Леон, успокоившись, отметил, что хотя Хайнцер и не вызывал очевидного подозрения, но его самочувствие заметно улучшилось. Круги под глазами стали светло-голубыми, а не тёмно-зелёными как раньше, на нём был новый костюм и новые туфли, изо рта больше не пахло, и шёл он не сгорбившись, а с прямой осанкой, как молодой парень; когда Леон снова зашёл через пару дней, он ещё издали услышал, как тот смеётся, обнажая челюсть, полную зубов – может, и не совсем настоящих, но сияющих белизной. А когда ещё спустя месяц Леон проходил мимо, Бош стоял в коридоре с молодой, курившей сигарету блондинкой, и держал её за руку, когда она давала ему закурить.

Воодушевлённый успехом, Леон снова достал свою пишущую машинку. Он отправил телефонистке из полиции нравов с отважно печальным взглядом возврат ошибочно уплаченных налогов, одному коллеге из фотолаборатории возмещение транспортных расходов за последние пять лет, мадам Россето получила дополнительное пособие вдовы за все последние годы и ещё кредит на образование для двух её полусирот, а своей тёте Симоне из Каена он отправил компенсацию за размещение военных беженцев в 1914–1918 годы. Официант из бистро на углу получил через министерство иностранных дел пожертвование от его малоизвестного дяди из Америки, а продавщица из киоска с площади Сен-Мишель получила обратную выплату ошибочно взысканной городской аренды.

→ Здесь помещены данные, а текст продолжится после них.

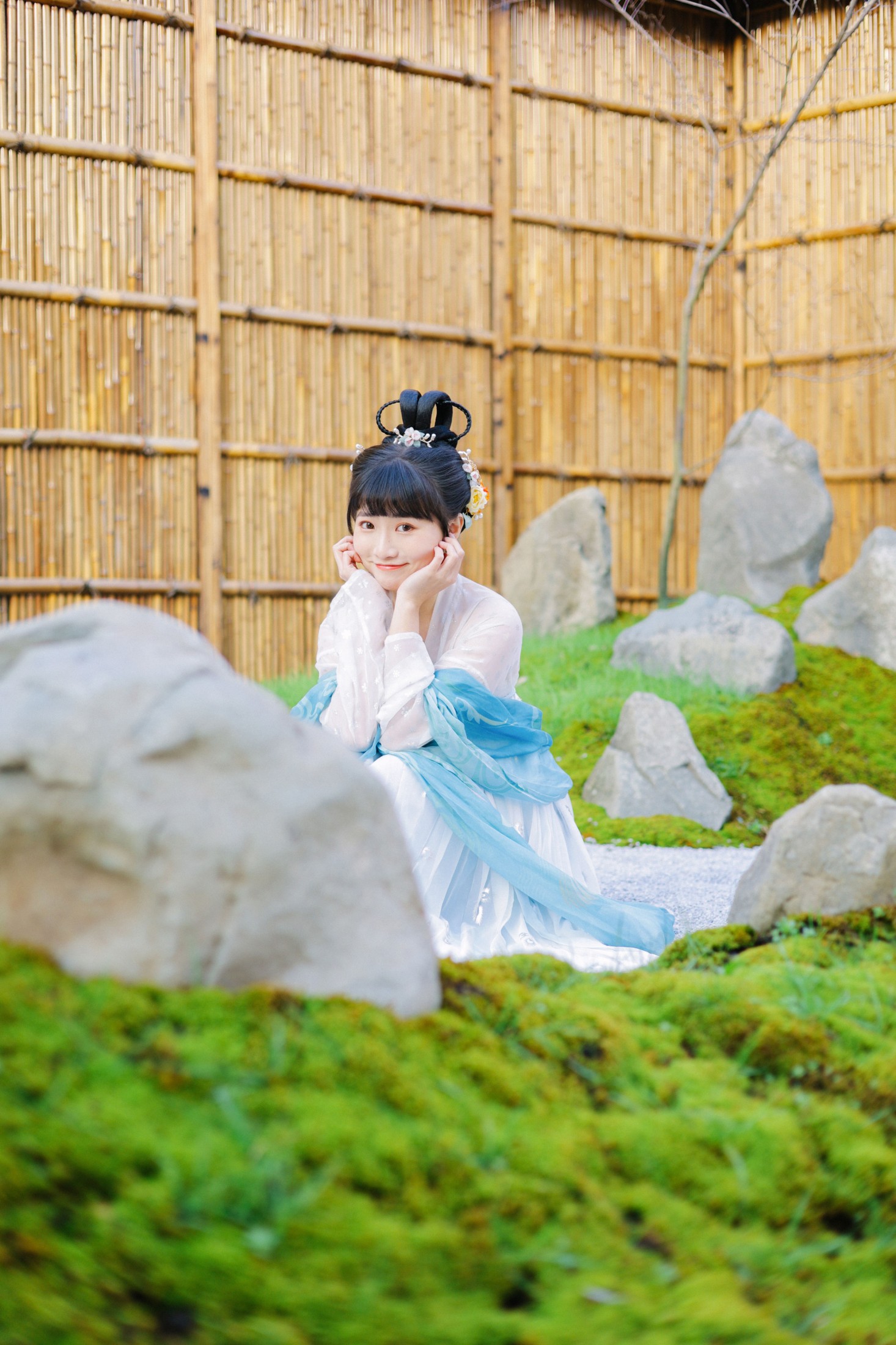 蓝胖子 – 《不空山》[28P]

Такой способ денежного распределения хотя и доставлял Леону радость, но отнимал очень много времени; к тому же у него постепенно закончились адресаты. Со временем он также начал считать несправедливым свой произвольный выбор. Почему только его любимцы должны извлекать выгоду из мокко-денег штандартенфюрера, а все остальные нет? Но так как Леон не знал, как можно сделать выбор справедливым и не основанным на произволе, то решил исключить любое волевое вмешательство и, идя на крайность, полностью положиться на случай.

После рабочего дня он сел на метро до Северного вокзала, свернул на улицу Мобёж и, не глядя на адрес, опустил в каждый доступный почтовый ящик по банкноте – кому в десять, кому в пятьдесят, но в основном в сто франков. Прибыв на улицу Лафайет, он двинулся в южном направлении через улицу Монматр и, по настроению переходя с одной стороны улицы на другую, сдобрил каждый почтовый ящик купюрой. Добравшись до крытого рынка Ле-Аль, он купил на оставшиеся деньги курицу для себя и семьи и пошёл с ней домой.